What else is so great about lentils, you ask? Well, they are very inexpensive are quick and easy to prepare, can be used in tons of dishes (soups, stews, indian dahls, burgers, cold salads, etc.. AND, get this: they don't have to be pre-soaked before cooking!
HOW TO PREPARE: I almost always buy dried lentils in a bag. You can purchase them prepared in a can - but I feel, why bother when they are so easy and quick anyway. Rinse the dried lentils well and add about 1 cup lentils to 1 1/2 cups water. Bring to a boil and then simmer until tender. Seasonings can be added - but do not add salt until they are tender, as the salt will toughen them.
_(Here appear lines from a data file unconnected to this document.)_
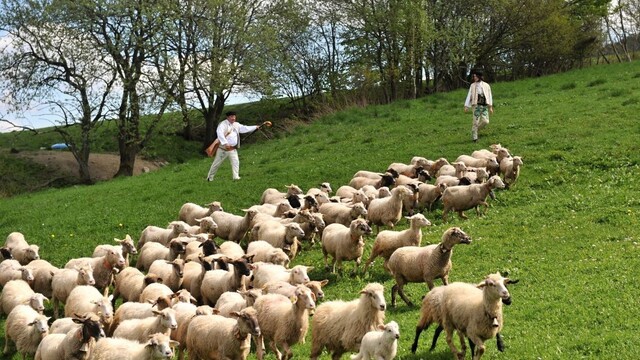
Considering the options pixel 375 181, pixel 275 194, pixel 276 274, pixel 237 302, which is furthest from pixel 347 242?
pixel 275 194

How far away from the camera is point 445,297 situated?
949 cm

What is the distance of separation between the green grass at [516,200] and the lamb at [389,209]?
60 cm

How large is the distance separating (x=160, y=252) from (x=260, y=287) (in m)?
4.86

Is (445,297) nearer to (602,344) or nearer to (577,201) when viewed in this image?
(602,344)

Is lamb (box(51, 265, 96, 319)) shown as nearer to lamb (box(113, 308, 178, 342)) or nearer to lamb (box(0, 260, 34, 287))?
lamb (box(0, 260, 34, 287))

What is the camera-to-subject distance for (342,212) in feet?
55.7

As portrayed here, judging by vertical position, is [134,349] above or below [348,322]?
above

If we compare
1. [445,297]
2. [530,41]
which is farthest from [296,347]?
[530,41]

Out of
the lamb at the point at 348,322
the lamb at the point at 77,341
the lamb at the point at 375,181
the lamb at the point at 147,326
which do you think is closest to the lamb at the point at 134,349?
the lamb at the point at 77,341

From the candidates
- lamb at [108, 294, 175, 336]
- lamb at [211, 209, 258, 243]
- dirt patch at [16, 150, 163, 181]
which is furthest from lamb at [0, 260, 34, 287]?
dirt patch at [16, 150, 163, 181]

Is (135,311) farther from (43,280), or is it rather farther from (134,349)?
(43,280)

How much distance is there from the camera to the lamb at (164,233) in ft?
57.2

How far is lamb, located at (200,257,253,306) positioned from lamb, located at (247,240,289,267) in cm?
83

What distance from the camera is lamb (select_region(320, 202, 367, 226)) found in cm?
1658
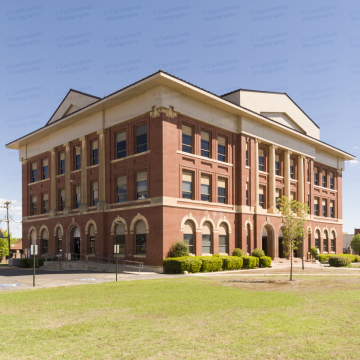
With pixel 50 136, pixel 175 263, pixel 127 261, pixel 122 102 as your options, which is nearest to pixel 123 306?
pixel 175 263

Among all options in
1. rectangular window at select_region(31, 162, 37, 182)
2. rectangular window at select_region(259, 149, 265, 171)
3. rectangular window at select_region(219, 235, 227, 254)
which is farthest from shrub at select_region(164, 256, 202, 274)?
rectangular window at select_region(31, 162, 37, 182)

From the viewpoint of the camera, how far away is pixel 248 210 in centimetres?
3962

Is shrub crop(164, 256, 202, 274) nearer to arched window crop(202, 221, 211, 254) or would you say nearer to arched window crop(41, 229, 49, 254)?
arched window crop(202, 221, 211, 254)

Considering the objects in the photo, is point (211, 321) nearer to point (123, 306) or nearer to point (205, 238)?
point (123, 306)

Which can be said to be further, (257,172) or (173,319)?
(257,172)

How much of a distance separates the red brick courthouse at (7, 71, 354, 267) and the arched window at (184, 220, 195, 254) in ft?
0.29

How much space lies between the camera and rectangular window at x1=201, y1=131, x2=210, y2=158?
3641 centimetres

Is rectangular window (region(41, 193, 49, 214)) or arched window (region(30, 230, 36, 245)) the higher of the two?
rectangular window (region(41, 193, 49, 214))

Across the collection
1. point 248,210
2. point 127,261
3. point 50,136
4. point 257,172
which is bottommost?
point 127,261

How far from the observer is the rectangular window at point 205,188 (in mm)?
35969

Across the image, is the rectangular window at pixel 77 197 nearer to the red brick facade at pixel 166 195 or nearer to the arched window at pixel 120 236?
the red brick facade at pixel 166 195

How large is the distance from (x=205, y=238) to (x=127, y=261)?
24.3 feet

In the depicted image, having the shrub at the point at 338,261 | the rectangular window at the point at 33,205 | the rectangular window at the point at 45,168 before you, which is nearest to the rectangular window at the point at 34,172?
the rectangular window at the point at 45,168

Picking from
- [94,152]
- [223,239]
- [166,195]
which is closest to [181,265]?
[166,195]
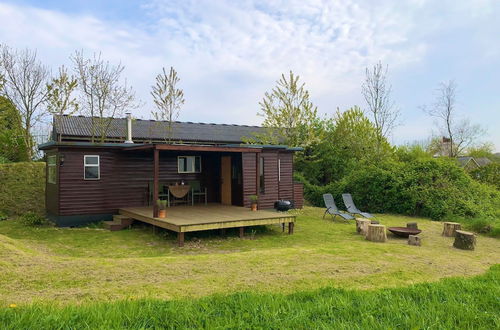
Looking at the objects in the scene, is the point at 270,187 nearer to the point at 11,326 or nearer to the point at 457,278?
the point at 457,278

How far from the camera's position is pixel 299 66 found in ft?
60.4

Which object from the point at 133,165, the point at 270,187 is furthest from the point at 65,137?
the point at 270,187

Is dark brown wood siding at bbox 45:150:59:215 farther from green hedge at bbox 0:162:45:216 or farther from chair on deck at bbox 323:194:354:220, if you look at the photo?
chair on deck at bbox 323:194:354:220

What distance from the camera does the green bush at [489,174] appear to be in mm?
15508

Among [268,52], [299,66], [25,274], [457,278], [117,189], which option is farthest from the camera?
[299,66]

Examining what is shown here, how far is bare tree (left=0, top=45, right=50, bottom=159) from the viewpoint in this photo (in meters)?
16.9

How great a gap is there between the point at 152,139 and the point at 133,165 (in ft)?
32.0

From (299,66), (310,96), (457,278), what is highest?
(299,66)

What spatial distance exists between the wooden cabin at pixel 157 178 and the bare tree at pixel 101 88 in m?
A: 5.74

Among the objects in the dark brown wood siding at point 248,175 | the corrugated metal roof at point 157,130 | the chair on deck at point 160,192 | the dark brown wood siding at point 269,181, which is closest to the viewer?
the chair on deck at point 160,192

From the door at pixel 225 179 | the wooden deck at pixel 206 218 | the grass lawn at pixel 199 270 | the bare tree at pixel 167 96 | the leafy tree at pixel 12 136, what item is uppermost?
the bare tree at pixel 167 96

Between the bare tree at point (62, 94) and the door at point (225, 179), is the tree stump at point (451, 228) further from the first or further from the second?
the bare tree at point (62, 94)

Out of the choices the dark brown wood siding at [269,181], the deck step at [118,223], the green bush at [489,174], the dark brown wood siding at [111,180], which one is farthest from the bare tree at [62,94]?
the green bush at [489,174]

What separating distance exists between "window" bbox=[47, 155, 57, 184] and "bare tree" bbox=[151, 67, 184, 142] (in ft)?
24.0
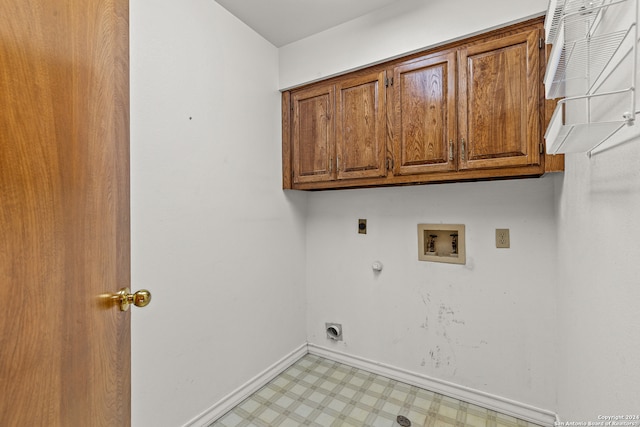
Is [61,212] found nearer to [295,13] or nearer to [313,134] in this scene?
[313,134]

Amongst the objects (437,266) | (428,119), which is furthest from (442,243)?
(428,119)

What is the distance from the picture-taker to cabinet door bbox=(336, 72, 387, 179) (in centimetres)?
183

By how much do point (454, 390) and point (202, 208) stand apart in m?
1.91

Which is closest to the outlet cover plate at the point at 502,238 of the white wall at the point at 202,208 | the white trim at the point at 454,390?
the white trim at the point at 454,390

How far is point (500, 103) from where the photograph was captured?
Answer: 4.91 ft

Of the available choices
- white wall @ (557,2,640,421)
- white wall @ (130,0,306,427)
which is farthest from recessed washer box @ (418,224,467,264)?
white wall @ (130,0,306,427)

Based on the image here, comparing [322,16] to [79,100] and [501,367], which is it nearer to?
[79,100]

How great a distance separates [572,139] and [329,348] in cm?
213

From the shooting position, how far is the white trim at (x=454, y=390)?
1.64 meters

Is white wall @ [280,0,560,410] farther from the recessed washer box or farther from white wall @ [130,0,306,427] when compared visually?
white wall @ [130,0,306,427]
I have cooked them in my rice cooker with brown rice with great success.
You can also just add them to soups or stews.
There are many types of lentils, but the three main types you will see in a grocery store are:
Green Lentils: These are nice and chewy and hold their shape quite well. Great for making a burger, a cold salad or adding to soups.
Red Lentils: These cook up quickly (10-15 minutes) and become quite mushy. They are beautiful for thickening soups or stews, or for Dahls
French DuPuy or Puy Lentils: These are a dark green / black colour and hold their shape nicely, which make them great for a cold salad or other dish where you want the lentil to remain intact.
| Green Red French Puy |
STORAGE:
Dried lentils can be stored in a cool, dark place...but not the fridge...for up to a year.
After they are cooked, store them in a covered container in the fridge for up to three days.
So dig out that poor, neglected, forgotten bag of lentils and create a nutritious, delicious dish! I know you will be happy you did!!
Let me know how it goes!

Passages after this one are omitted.